Given task 1 ▸ Based on the page about Victorian gentlemen's clothing, explain why gentlemen of all classes had better access to suits and ties starting in the 1840s.

Page excerpt ▸
-- begin --

Monday, February 1, 2010

Victorian Clothing, part III- Gentlemens' Apparel

In the 1840's with the dawn of ready-to-wear clothing, gentlemen of all classes had better access to suits and ties and dress wear. In the Victorian Age where appearance and social standing posed of premier importance, a gentleman wore a suit. During the day, a three piece black suit served him in business, with a neck tie and white shirt. But in the evening, a more formal suit would be required. Following are some wonderful clothing and accessories from the period. Courtesy of Chemung County Historical Society's Fabrics of our Lives display.

Seen here are an officer's wool uniform worn by a local Elmiran in the 1860's, and two silk plaid dresses also from the 1860's, shown with hoops. These would have been considered Sunday best for a middle class woman. The officer's coat is presumably from the Civil War.

Pictured here are a man's silk top hat, 1870's, center, and clockwise from there: A lady's straw bonnet late 1800's, two velvet bonnets, late 1800's and 1880 respectively, and finally, an 1880's lady's wool hat with feathers.

This suit with tails and bowler hat, circa 1880, strikes a dashing figure with its white bow-tie and crisp white shirt and waistcoat. It accompanies a wedding gown from 1870, and a more ornate bodice of another wedding gown from 1890.

-- end --

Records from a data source
-- begin --

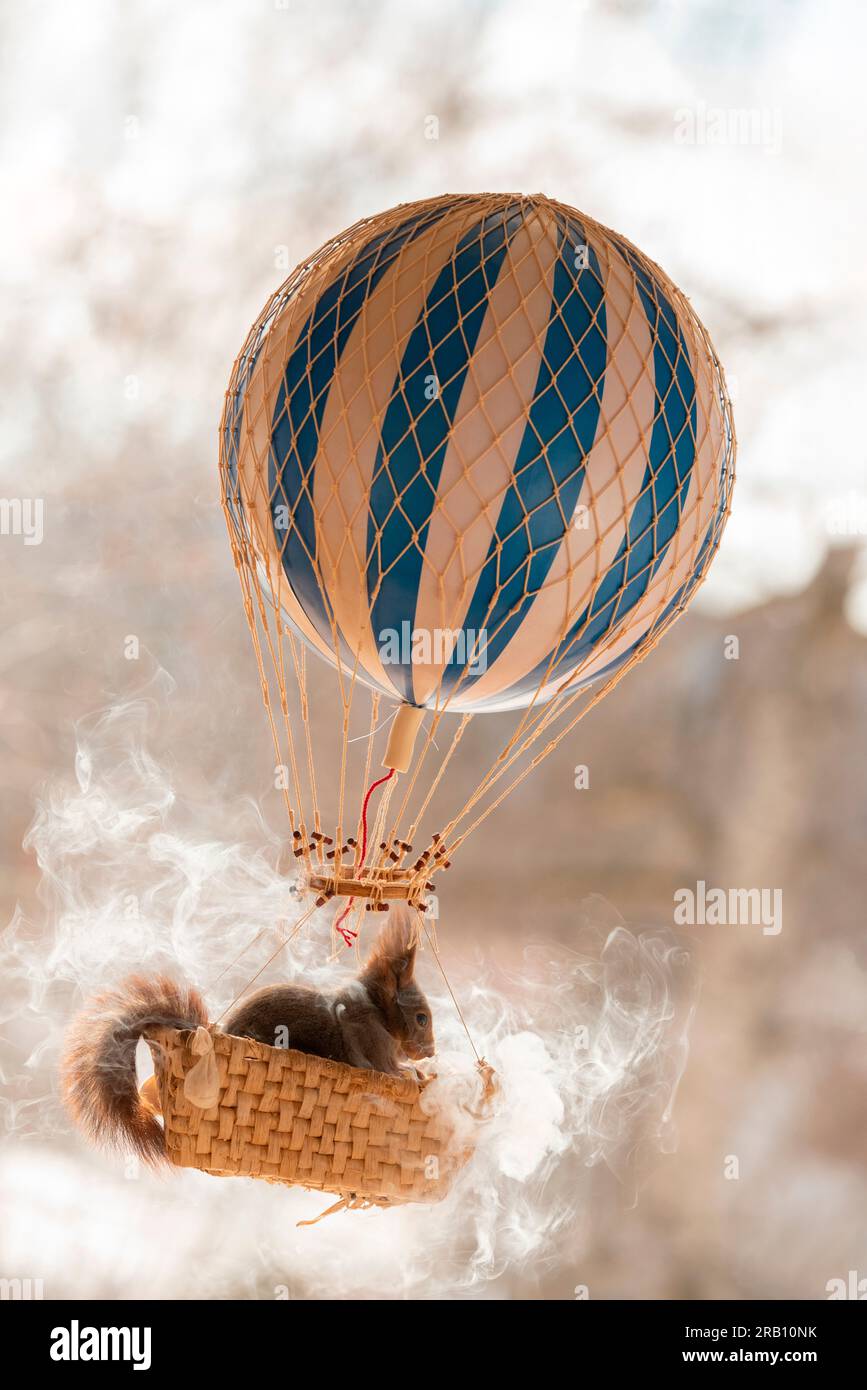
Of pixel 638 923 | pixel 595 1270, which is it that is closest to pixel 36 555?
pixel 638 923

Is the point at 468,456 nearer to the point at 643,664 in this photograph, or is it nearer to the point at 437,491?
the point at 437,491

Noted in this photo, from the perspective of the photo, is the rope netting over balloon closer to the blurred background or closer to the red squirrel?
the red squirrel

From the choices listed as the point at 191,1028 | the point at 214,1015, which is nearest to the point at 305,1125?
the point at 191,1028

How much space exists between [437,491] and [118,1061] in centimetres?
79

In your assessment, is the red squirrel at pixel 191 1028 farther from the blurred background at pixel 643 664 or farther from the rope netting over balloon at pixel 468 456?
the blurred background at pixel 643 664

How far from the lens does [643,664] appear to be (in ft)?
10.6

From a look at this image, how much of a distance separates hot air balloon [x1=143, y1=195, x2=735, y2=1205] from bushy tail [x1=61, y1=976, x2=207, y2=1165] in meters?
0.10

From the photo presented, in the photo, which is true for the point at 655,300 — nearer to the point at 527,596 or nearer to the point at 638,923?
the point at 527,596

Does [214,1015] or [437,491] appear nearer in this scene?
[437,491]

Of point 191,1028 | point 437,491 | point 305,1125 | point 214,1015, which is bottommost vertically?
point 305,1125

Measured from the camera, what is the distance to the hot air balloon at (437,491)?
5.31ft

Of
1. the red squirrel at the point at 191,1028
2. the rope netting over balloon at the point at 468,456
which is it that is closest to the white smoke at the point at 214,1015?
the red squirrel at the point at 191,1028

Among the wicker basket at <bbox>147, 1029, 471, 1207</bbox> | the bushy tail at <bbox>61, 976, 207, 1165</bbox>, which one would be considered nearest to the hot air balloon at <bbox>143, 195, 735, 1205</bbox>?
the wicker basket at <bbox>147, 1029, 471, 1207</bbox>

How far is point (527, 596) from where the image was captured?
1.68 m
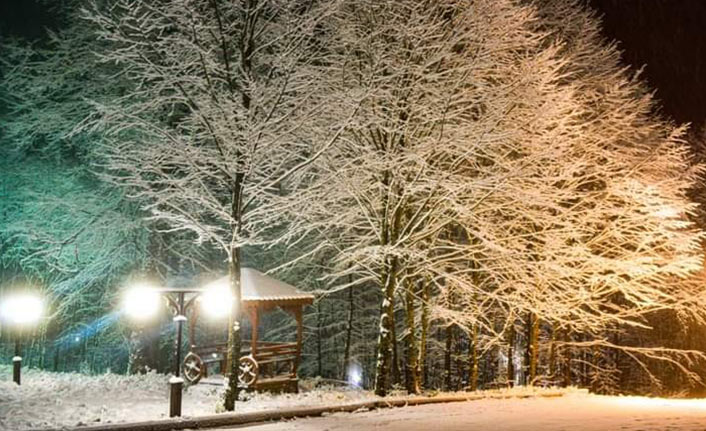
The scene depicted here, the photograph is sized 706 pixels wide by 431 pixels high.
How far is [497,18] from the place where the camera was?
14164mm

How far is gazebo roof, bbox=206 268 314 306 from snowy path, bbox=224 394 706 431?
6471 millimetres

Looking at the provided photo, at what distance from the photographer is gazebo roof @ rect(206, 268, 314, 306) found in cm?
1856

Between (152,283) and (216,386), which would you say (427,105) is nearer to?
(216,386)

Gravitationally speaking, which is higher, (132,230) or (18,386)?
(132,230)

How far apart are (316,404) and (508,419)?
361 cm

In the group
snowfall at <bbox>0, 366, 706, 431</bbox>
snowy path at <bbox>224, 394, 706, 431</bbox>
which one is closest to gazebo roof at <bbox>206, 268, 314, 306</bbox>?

-- end --

Given task 2 ▸ Render the lines of the listing as a numbered list, leaving out blank lines, covering only the stretch from the line that contains "Looking at the" through the end of the listing.

Exercise result 1 ▸ It was because ready-to-wear clothing appeared in the 1840s. That made suits, ties and dress wear easier for gentlemen of every class to get.

Exercise result 2 ▸
1. Looking at the provided photo, at what distance from the photographer is gazebo roof @ rect(206, 268, 314, 306) found in cm?
2. 1856
3. Between (152,283) and (216,386), which would you say (427,105) is nearer to?
4. (216,386)
5. Gravitationally speaking, which is higher, (132,230) or (18,386)?
6. (132,230)
7. How far apart are (316,404) and (508,419)?
8. 361 cm
9. In the group
10. snowfall at <bbox>0, 366, 706, 431</bbox>
11. snowy path at <bbox>224, 394, 706, 431</bbox>
12. which one is closest to gazebo roof at <bbox>206, 268, 314, 306</bbox>?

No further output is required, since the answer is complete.